Task prompt ▸ Copy out all of the data below word for word, omitting the pictures.

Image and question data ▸

▼

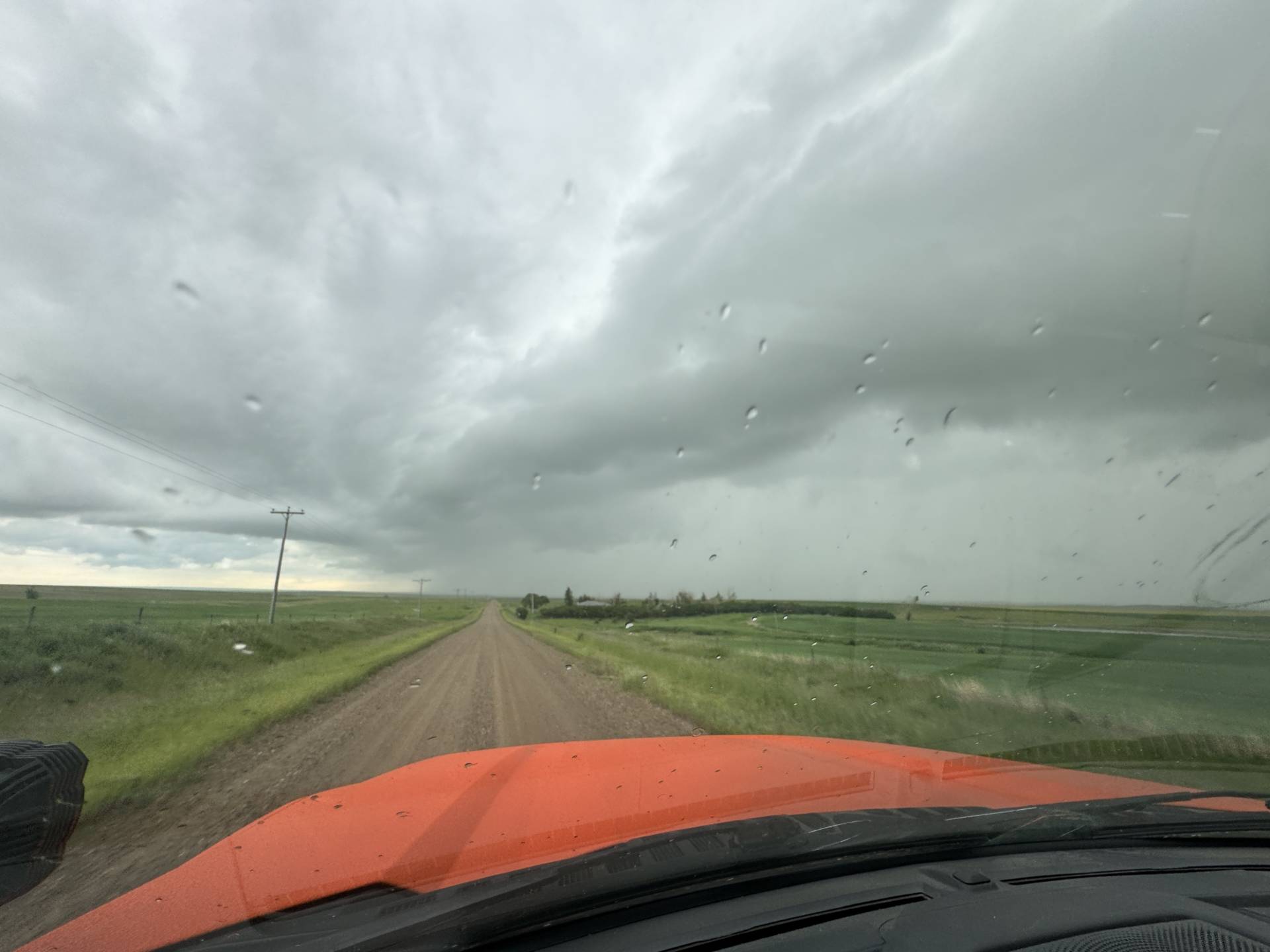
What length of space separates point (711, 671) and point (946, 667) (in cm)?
534

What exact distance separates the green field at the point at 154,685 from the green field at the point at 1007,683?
7594 mm

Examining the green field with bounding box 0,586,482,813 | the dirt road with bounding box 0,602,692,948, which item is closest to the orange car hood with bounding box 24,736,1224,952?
the dirt road with bounding box 0,602,692,948

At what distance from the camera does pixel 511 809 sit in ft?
12.5

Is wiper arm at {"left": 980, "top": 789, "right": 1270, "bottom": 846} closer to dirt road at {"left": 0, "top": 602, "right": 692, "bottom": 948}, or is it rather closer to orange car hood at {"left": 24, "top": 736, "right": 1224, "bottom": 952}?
orange car hood at {"left": 24, "top": 736, "right": 1224, "bottom": 952}

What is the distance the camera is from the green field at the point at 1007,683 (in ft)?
25.2

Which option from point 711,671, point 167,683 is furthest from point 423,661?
point 711,671

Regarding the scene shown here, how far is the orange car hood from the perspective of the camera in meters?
2.72

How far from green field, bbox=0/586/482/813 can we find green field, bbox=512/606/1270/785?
7.59 meters

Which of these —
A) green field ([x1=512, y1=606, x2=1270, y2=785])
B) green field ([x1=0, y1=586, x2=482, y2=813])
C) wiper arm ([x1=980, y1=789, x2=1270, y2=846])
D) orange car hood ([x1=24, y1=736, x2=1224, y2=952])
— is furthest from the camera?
green field ([x1=0, y1=586, x2=482, y2=813])

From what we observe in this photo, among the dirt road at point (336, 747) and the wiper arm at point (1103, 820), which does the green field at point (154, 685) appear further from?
the wiper arm at point (1103, 820)

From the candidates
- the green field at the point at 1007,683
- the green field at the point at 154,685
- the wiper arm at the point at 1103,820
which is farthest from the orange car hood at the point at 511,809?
the green field at the point at 154,685

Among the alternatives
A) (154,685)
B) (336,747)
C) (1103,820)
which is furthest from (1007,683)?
(154,685)

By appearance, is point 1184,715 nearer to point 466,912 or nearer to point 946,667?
point 946,667

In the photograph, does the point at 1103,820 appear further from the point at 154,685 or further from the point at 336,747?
the point at 154,685
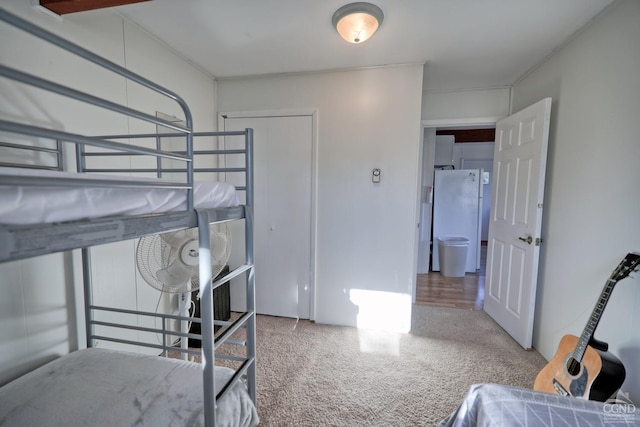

▲

Correct output ▸
What length of space separates point (711, 671) and point (946, 667) (in cm)?
534

What exact distance separates the green field at the point at 154,685 from the green field at the point at 1007,683?
7594 mm

Examining the green field with bounding box 0,586,482,813 | the dirt road with bounding box 0,602,692,948, which item is closest to the orange car hood with bounding box 24,736,1224,952?
the dirt road with bounding box 0,602,692,948

At what distance from the camera does pixel 511 809 sit in ft?
12.5

Is wiper arm at {"left": 980, "top": 789, "right": 1270, "bottom": 846} closer to dirt road at {"left": 0, "top": 602, "right": 692, "bottom": 948}, or is it rather closer to orange car hood at {"left": 24, "top": 736, "right": 1224, "bottom": 952}?
orange car hood at {"left": 24, "top": 736, "right": 1224, "bottom": 952}

What is the distance the camera is from the green field at the point at 1007,683 (in ft)?
25.2

Which option from point 711,671, point 167,683 is furthest from point 423,661?
point 711,671

Regarding the scene shown here, how far is the orange car hood from the perspective of the camera in meters?
2.72

How far from green field, bbox=0/586/482/813 can we find green field, bbox=512/606/1270/785?
7.59 meters

Which of these —
A) green field ([x1=512, y1=606, x2=1270, y2=785])
B) green field ([x1=0, y1=586, x2=482, y2=813])
C) wiper arm ([x1=980, y1=789, x2=1270, y2=846])
D) orange car hood ([x1=24, y1=736, x2=1224, y2=952])
— is furthest from the camera?
green field ([x1=0, y1=586, x2=482, y2=813])

From what we observe in this photo, among the dirt road at point (336, 747) and the wiper arm at point (1103, 820), which does the green field at point (154, 685) appear further from?
the wiper arm at point (1103, 820)

From the candidates
- the green field at the point at 1007,683
- the green field at the point at 154,685
- the wiper arm at the point at 1103,820
which is farthest from the orange car hood at the point at 511,809?
the green field at the point at 154,685

Among the alternatives
A) (154,685)
B) (336,747)
C) (1103,820)
which is furthest from (1007,683)?
(154,685)

By appearance, is point 1184,715 nearer to point 466,912 or nearer to point 946,667?
point 946,667

In the photograph, does the point at 1103,820 appear further from the point at 154,685 or further from the point at 336,747?
the point at 154,685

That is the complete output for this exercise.